The toponym package supplies users of R with tools to
visualize and analyze toponym (= place name) distributions. It is
intended as an interface to the GeoNames data. A regular expression
filters data and in a second step a map is created displaying all
locations in the filtered data set. The functions make data and plots
available for further analysis—either within R or in the working
directory. Users can select regions within countries, provide
coordinates to define regions, or specify a region within the package to
restrict the data selection to that region or compare regions with the
remainder of countries.
If you would like to use toponym 1.X.X, head to this
GitHub branch and follow the instructions.

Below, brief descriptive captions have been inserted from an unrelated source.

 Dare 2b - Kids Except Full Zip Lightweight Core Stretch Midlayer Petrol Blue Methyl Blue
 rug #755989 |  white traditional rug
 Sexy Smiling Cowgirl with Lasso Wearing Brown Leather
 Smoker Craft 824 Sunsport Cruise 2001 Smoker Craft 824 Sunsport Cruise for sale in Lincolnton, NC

You can install the most recent CRAN release with:
## Install CRAN version of < toponym >
install.packages("toponym")In order to install this package from GitHub,
you will need devtools. You can download and install the
current development version of toponym with:
## Install development version of < toponym > from GitHub
# install.packages("devtools")
# library ("devtools")
devtools::install_github("Lennart05/toponym", ref = "toponym-CRAN")Most functions require external data which will be downloaded and
stored for later use. Since no default path is set upon installation,
users need to provide a path. The function toponymOptions()

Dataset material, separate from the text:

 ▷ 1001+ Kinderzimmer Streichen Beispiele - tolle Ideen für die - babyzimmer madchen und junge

allows you to set a persistent path and view it. You can set the path to
the package directory or provide a full, alternative path. In the
following example, it is set to the package directory:
library(toponym) # load the package
toponymOptions("pkgdir") # "pkgdir" is interpreted as the directory of the toponym package
# you will be prompted to confirm your choiceOnce a path is set, you can check it like this:
toponymOptions()
# returns current path (in this case the package directory)We recommend setting a persistent path for downloaded data. However,
users can always set the path manually when a function is used by
specifying the parameter toponym_path. For illustration
purposes, the path is manually set to the temporary directory in
examples of this Readme.
The function top(), meaning “toponym”, outputs data
complying with a regular expression. Minimally one or more strings and
one or more countries (in that order) are given as input. The following
code is a simple example of this:
library(toponym) # load the package
data_itz <- top("itz$", "DE", toponym_path = tempdir())A data frame named data_itz is stored in the Global
environment listing all locations which end in -itz in Germany.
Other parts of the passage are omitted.